Stained Glass looks to be the hottest hosta in the upcoming season as the American Hosta Growers Association has chosen it as the 2006 “Hosta of the Year.”
Many say this is the best new hosta to hit the market in the last decade. Considering all of the great hostas, this is quite a compliment. Guacamole, another Hosta of the Year, was my previous favorite. Stained Glass is a sport or mutation from this great selection.
Stained Glass has brilliant shiny golden foliage surrounded by a 2-inch wide, dark-green margin. It is an incredibly vigorous and sun-tolerant grower, making a 3- to 4-foot wide clump. It is topped in late summer with large, very fragrant, light lavender flowers. Stained Glass multiplies rapidly and is easy to divide.
Perhaps this talk of Stained Glass and Guacamole makes you want to try them, but you are unfamiliar with hostas. Put your mind at ease. These plants are among our best perennials. We grow them mostly in the shade or filtered light garden, though some can take more sun than others.
The hosta is in the lily family and has the common name of Plantain Lily. Because of their lush foliage, you will swear they are from a South Pacific Island. They are unbelievably cold hardy all the way to zone 4, but rest assured their beauty and leaf texture will add a tropical flair to the garden.
Instead of the tropics, hostas come from Japan, Korea and China, and there are about 40 species. There are thousands and thousands of varieties and hybrids, making it the collector's dream plant.
When spring finally arrives, you will be surprised how many varieties your local garden center has.

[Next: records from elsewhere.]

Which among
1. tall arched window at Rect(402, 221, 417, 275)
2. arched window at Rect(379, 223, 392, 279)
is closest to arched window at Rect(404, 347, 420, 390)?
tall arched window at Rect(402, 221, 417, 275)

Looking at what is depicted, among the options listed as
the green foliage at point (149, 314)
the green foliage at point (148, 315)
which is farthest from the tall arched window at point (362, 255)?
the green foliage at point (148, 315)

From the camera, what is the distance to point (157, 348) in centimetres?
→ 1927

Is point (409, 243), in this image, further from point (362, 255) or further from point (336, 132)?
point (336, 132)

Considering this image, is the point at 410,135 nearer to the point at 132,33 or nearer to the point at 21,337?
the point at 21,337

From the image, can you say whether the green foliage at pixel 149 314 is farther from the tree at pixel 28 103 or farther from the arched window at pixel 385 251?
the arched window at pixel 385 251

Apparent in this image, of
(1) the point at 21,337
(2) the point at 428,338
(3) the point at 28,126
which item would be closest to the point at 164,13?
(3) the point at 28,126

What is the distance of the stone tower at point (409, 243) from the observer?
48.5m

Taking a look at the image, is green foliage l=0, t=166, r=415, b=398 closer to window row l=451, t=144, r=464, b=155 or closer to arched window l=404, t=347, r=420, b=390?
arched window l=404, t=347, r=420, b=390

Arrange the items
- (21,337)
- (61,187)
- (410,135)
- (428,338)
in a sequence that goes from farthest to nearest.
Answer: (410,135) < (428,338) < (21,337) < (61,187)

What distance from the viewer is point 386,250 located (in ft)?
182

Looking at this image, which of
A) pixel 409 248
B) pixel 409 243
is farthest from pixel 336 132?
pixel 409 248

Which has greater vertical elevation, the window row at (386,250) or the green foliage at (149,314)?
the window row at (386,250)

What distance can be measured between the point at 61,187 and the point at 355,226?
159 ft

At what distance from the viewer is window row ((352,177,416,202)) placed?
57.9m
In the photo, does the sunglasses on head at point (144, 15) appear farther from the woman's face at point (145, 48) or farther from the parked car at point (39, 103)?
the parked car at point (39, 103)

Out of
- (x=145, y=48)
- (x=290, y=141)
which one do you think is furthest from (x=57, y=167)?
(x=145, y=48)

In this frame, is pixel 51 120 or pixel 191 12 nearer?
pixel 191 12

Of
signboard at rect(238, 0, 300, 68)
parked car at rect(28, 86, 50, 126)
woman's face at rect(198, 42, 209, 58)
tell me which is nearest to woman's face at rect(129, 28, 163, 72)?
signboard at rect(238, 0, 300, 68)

In addition to Stained Glass and previous winners like Patriot, you will find those with gigantic leaves like Sum and Substance and those with blue leaves like Bressighan Blue and Hadspen Blue. There will be every pattern of variegation you could imagine.
The tropical look of Stained Glass and other hostas lets them combine wonderfully with shrubs like the Fatsia and other foliage plants like ferns and grasses. They also work well with bananas, elephant ears and cannas.
Stained Glass will look incredible with lavender or purple-colored impatiens. The same light, water and soil requirements make them good companion plants.
They also make great border plants for woodland trails, and their leaves look handsome in contrast with pine straw mulch and the new red-dyed mulch.
Whether you choose Stained Glass or some other hosta, the bed should be rich in organic matter, so incorporate 3 to 4 inches of humus or compost to improve drainage and aeration.
While tilling, add 2 pounds per 100 square feet of a 12-6-6 slow-release fertilizer with minor nutrients. Plant at the same depth they are growing in the container, placing the crown of the plant slightly above the soil line. Add a good layer of mulch after planting.
Hostas need to be watered during dry periods and fed with light applications of fertilizer every six to eight weeks. The one problem gardeners have with hostas is that slugs like to munch on them. You can help the situation by not watering in the afternoon.
Hostas can grow for years before they need dividing. In fact, it is best not to divide for at least three years.
I hope you will try Stained Glass or another one of the other great hostas. I promise you will get hooked once you start.